▶ _RECORDED DATA_
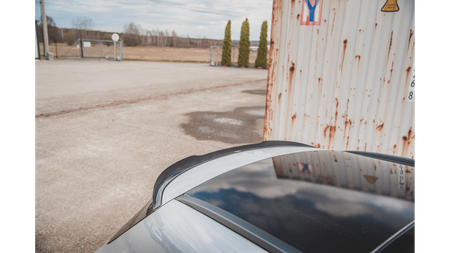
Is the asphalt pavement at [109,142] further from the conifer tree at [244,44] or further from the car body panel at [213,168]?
the conifer tree at [244,44]

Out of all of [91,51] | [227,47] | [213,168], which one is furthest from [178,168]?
[91,51]

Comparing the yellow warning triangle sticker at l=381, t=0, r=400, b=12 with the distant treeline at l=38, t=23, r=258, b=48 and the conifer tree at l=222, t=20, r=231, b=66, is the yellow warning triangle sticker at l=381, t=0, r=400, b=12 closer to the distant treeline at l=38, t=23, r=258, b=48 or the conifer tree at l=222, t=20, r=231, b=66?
the conifer tree at l=222, t=20, r=231, b=66

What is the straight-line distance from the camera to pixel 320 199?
4.42 feet

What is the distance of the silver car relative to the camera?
1.11 meters

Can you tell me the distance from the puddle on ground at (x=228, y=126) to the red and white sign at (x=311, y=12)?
8.82 feet

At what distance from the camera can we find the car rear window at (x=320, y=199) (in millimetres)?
1120

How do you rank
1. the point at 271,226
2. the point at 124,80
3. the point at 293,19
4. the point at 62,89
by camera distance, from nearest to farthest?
the point at 271,226 < the point at 293,19 < the point at 62,89 < the point at 124,80

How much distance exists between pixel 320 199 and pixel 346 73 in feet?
9.76

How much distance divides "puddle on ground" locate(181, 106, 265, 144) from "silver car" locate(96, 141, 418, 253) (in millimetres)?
4181

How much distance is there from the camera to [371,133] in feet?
12.9
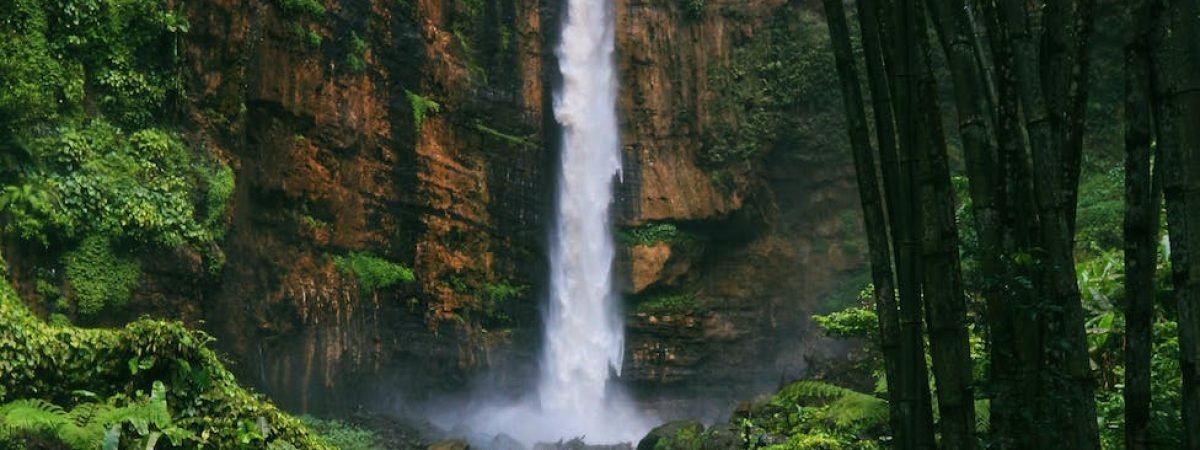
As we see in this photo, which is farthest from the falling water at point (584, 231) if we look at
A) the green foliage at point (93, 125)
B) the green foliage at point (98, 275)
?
the green foliage at point (98, 275)

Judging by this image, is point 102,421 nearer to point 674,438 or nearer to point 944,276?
point 944,276

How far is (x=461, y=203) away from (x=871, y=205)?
53.3 ft

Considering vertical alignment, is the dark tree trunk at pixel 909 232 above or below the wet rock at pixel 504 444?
above

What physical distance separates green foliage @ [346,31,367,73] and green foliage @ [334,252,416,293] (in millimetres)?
3591

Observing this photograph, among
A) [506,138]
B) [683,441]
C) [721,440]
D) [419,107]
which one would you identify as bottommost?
[683,441]

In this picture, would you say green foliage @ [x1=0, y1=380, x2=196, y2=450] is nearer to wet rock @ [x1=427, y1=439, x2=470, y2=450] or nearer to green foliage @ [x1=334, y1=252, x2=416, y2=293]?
wet rock @ [x1=427, y1=439, x2=470, y2=450]

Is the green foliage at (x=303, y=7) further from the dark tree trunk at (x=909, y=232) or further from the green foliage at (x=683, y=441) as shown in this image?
the dark tree trunk at (x=909, y=232)

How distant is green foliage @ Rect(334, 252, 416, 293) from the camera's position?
1712 cm

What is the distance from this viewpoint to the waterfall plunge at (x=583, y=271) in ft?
67.4

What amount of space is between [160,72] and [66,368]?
6796 mm

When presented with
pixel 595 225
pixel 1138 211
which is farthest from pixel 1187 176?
pixel 595 225

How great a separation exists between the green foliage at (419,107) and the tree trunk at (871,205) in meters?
15.5

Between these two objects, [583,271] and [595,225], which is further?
[595,225]

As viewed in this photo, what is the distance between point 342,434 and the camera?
14.4 metres
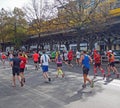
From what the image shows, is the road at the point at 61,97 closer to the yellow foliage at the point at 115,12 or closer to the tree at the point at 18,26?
the yellow foliage at the point at 115,12

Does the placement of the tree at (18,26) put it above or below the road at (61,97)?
above

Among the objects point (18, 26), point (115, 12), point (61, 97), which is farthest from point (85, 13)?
point (18, 26)

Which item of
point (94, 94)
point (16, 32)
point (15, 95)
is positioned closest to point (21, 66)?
point (15, 95)

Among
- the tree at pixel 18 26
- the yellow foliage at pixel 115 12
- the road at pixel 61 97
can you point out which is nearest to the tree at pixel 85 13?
the yellow foliage at pixel 115 12

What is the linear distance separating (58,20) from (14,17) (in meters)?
29.6

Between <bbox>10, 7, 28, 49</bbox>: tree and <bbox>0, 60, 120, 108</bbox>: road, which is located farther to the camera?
<bbox>10, 7, 28, 49</bbox>: tree

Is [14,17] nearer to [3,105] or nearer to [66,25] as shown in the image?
[66,25]

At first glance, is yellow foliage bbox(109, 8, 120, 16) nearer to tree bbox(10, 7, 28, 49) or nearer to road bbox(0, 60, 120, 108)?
road bbox(0, 60, 120, 108)

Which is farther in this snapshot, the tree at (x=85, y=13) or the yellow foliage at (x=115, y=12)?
the yellow foliage at (x=115, y=12)

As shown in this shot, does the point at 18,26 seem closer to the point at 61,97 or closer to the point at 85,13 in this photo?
the point at 85,13

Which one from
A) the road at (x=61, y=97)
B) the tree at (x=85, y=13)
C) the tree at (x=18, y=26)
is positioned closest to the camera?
the road at (x=61, y=97)

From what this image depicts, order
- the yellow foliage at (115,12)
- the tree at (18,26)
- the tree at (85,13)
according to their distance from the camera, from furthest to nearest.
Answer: the tree at (18,26)
the yellow foliage at (115,12)
the tree at (85,13)

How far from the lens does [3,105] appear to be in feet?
29.4

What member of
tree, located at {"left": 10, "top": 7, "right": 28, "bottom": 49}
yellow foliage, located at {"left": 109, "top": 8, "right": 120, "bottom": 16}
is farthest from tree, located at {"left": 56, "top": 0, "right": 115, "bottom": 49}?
tree, located at {"left": 10, "top": 7, "right": 28, "bottom": 49}
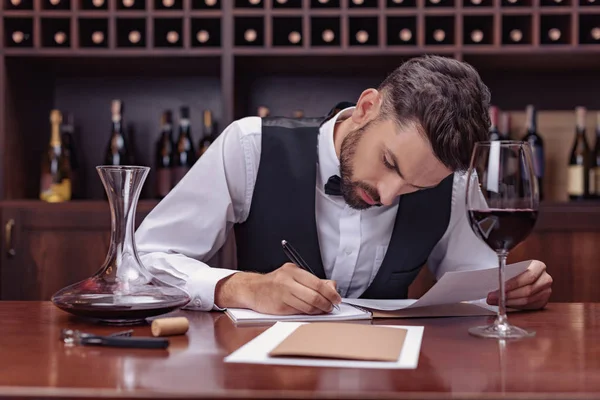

▶ _DIRECTIONS_
Transcribe the items word for word, starting at the line that contains "Which item of" and continuing through the end of the items, with both ends included. Leave the pictures out of your answer.

▶ _SOLVED PROBLEM_
Which item of
point (94, 94)
point (16, 32)
point (15, 95)
is positioned closest to point (21, 66)?
point (15, 95)

Among
- the tree at pixel 18 26
- the yellow foliage at pixel 115 12
- the road at pixel 61 97
can you point out which is nearest to the tree at pixel 85 13?
the yellow foliage at pixel 115 12

What is the linear distance separating (58,20) from (14,17) (in meters)?
29.6

Between <bbox>10, 7, 28, 49</bbox>: tree and <bbox>0, 60, 120, 108</bbox>: road, which is located farther to the camera?
<bbox>10, 7, 28, 49</bbox>: tree

Is [14,17] nearer to [3,105] or nearer to [66,25] as shown in the image?
[66,25]

At first glance, is yellow foliage bbox(109, 8, 120, 16) nearer to tree bbox(10, 7, 28, 49) or nearer to road bbox(0, 60, 120, 108)?
road bbox(0, 60, 120, 108)

Which is farther in this snapshot, the tree at (x=85, y=13) or the yellow foliage at (x=115, y=12)?
the yellow foliage at (x=115, y=12)

As shown in this shot, does the point at 18,26 seem closer to the point at 61,97 or closer to the point at 85,13 in this photo?
the point at 85,13

Which one from
A) the road at (x=61, y=97)
B) the tree at (x=85, y=13)
C) the tree at (x=18, y=26)
is positioned closest to the camera?
the road at (x=61, y=97)

From what this image depicts, order
- the yellow foliage at (115,12)
- the tree at (18,26)
- the tree at (85,13)
according to their distance from the camera, from furthest to nearest.
Answer: the tree at (18,26)
the yellow foliage at (115,12)
the tree at (85,13)

How far from the lens does [3,105] appear to be in feet?
29.4

What member of
tree, located at {"left": 10, "top": 7, "right": 28, "bottom": 49}
yellow foliage, located at {"left": 109, "top": 8, "right": 120, "bottom": 16}
is farthest from tree, located at {"left": 56, "top": 0, "right": 115, "bottom": 49}?
tree, located at {"left": 10, "top": 7, "right": 28, "bottom": 49}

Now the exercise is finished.